|
|
|
|
|
|
Yasları, takıntıları, kadınları ve dramıyla bir medya prensi
Ünlü gazeteci ve senarist Arda Uskan öyle bir kitap kaleme aldı ki, medya dünyasının ardından günlerce gözyaşı döktüğü bir isim, yine herkesi gözyaşlarına boğacak... 'Güle Güle Bebeğim... Hayatın pimini çeken adam: Ercan Arıklı' isimli kitapta Uskan; medya prensinin hayatını, hiç konuşmadığı bir dramın izlerini ve kadınlarını anlatıyor.

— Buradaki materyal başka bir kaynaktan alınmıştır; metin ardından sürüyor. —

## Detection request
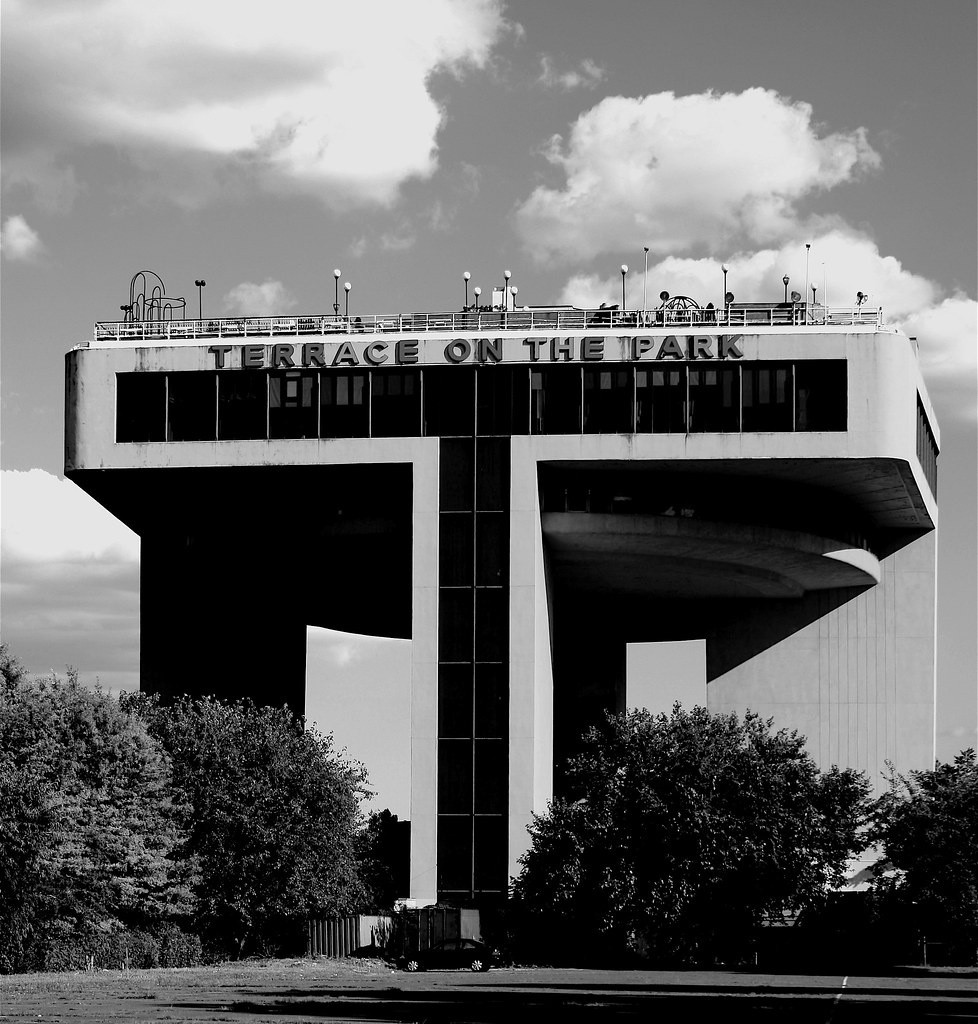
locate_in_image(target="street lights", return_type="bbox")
[783,274,790,303]
[332,269,341,334]
[463,271,472,328]
[805,243,811,326]
[503,270,511,317]
[510,286,518,312]
[343,282,352,321]
[643,247,651,315]
[474,287,484,311]
[721,264,729,321]
[194,279,206,325]
[811,281,818,303]
[620,265,628,321]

Ünlü gazeteci Arda Uskan, 5 Haziran 2003 yılında trajik bir kazayla kaybettiği eski patronunun yaşam öyküsünü kitaplaştırdı. 'Güle Güle Bebeğim' aynı zamanda Ercan Arıklı'nın ayrıldığı kadınlarına son sözü... Ve bu sözün altında inanılmaz bir dram var. Bu hafta piyasaya çıkan kitapta Uskan, 10 yıl boyunca birlikte çalıştığı Arıklı'yla ilgili bilgilere bir yıllık sürede yaklaşık 70 kişiyle röportajlar yaparak ulaşmış. Ünlü gazetecinin hayatının en acı dönüm noktası olan İsviçre'deki çocuklarını kaybetmesiyle başlayan kitap, Uskan'ın senaryo tekniği kullanarak Arıklı'nın iş ve özel hayatını anlatmasıyla devam ediyor. Aktüel dergisinin yarın piyasaya çıkacak olan sayısında Melda Davran'a konuşan Uskan, kitabı yazarken farklı bir Ercan Arıklı portresiyle karşılaşmadığına dikkat çekerek şöyle konuşuyor: "Beni bir tek şey şaşırttı, herkes; ayrıldığı sevgilileri, işten kovduğu insanlar bile ondan çok büyük bir sevgi ve hayranlıkla bahsetti..." Ortaya çıkan Ercan Arıklı profili ise şöyle: Enerji dolu, iddialı, hırslı, parlak, başarılı, duygusal, şıpsevdi, çocuksu, sözünü sakınmayan... İşte dostları, sevgilileri ve meslektaşları tarafından anlatılan Ercan Arıklı...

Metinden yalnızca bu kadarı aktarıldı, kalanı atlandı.